# What happened to Gwinnett Mugs



## PappyHoel (Jul 14, 2014)

What happen to http://www.gwinnettmugs.com/  .  I used to check it daily to find out what criminals lived near me in Gwinnett County.  The site has been down for a while now.  

Also, Dekalb Mugs is no longer available, http://www.dekalbmugs.com/.  Was there a new law passed that says we cant look?


----------



## mickbear (Jul 15, 2014)

yep, new law passed


----------



## Crickett (Jul 15, 2014)

http://www.henryherald.com/news/2014/apr/25/gov-deal-signs-mugshot-bill/


----------



## Kendallbearden (Jul 15, 2014)

If you live in Gwinett, you don't have to look that hard. 

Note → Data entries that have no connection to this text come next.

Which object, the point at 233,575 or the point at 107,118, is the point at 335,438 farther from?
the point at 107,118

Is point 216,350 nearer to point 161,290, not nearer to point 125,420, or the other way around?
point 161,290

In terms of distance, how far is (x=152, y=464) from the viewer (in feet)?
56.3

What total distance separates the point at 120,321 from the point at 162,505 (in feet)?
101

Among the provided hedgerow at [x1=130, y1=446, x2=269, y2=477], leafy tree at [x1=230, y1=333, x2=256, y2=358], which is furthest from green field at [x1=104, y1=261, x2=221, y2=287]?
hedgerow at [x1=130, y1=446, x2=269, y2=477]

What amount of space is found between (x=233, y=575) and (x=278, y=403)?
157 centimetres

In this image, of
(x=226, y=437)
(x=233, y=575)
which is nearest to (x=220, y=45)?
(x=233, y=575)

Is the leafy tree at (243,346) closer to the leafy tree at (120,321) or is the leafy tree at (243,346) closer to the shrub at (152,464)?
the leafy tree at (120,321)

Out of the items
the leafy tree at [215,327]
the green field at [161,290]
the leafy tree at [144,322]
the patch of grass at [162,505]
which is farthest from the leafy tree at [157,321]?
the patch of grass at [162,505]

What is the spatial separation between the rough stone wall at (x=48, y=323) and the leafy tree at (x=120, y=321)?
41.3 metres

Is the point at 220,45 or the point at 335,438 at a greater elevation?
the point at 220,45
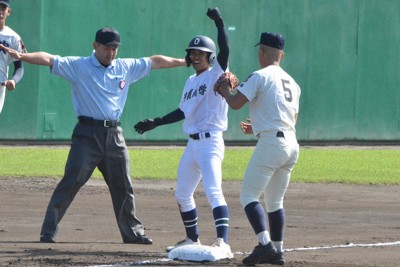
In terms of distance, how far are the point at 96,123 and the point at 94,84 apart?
0.35 m

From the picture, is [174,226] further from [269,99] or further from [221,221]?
[269,99]

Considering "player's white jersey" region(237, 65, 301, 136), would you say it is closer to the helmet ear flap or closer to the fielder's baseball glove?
the fielder's baseball glove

There's some rough areas out that way.


----------



## T-N-T (Jul 15, 2014)

It is "insensitive" and "prejudiced" to show these "mugs"


----------



## sinclair1 (Jul 15, 2014)

In Gwinnett they all have the same social security number anyway


----------



## PappyHoel (Jul 16, 2014)

Kendallbearden said:


> If you live in Gwinett, you don't have to look that hard.
> 
> There's some rough areas out that way.



Don't live there anymore, but I have rental property there.  Gwinnett mugs was one of the reasons I moved.  I was able to see all the degenerates that lived around me.  Not to mention all the illegal immigrants that were on hold for immigration status.  

That bill seems misguided.  It's a shame.


----------



## GONoob (Jul 16, 2014)

PappyHoel said:


> Don't live there anymore, but I have rental property there.  Gwinnett mugs was one of the reasons I moved.  I was able to see all the degenerates that lived around me.  Not to mention all the illegal immigrants that were on hold for immigration status.
> 
> That bill seems misguided.  It's a shame.



Wow, the ignorance on this forum is mind boggling. You have no idea what you're talking about. 

Source: My immigrant mother is a lawyer lol


----------



## sinclair1 (Jul 16, 2014)

GONoob said:


> Wow, the ignorance on this forum is mind boggling. You have no idea what you're talking about.
> 
> Source: My immigrant mother is a lawyer lol


 people should use what ever means they choose to pick a home. He chose his, and it's none of your business. You can call it ignorant if you choose too. 

I guess I am ignorant too, because I wouldnt live in gwimexico if you paid me.

On second thought, I enjoy some well placed ignorance.

I forgot to add, my mother was a immigrant.


----------



## GONoob (Jul 16, 2014)

sinclair1 said:


> people should use what ever means they choose to pick a home. He chose his, and it's none of your business. You can call it ignorant if you choose too.
> 
> I guess I am ignorant too, because I wouldnt live in gwimexico if you paid me.
> 
> ...



You're right its none of my business. I should've clarified that I was talking about the latter part of his comment. Typing on a phone is hard


----------



## lonesome dove (Jul 17, 2014)

gwimexico? dear GOD don't go north to Hall County! 

I was born and raised in Sugar Hill. It is amazing how much that entire area has grown in the last 45 years. My parents still live in the same house. Needless to say, that subdivision has and is changing A LOT.


----------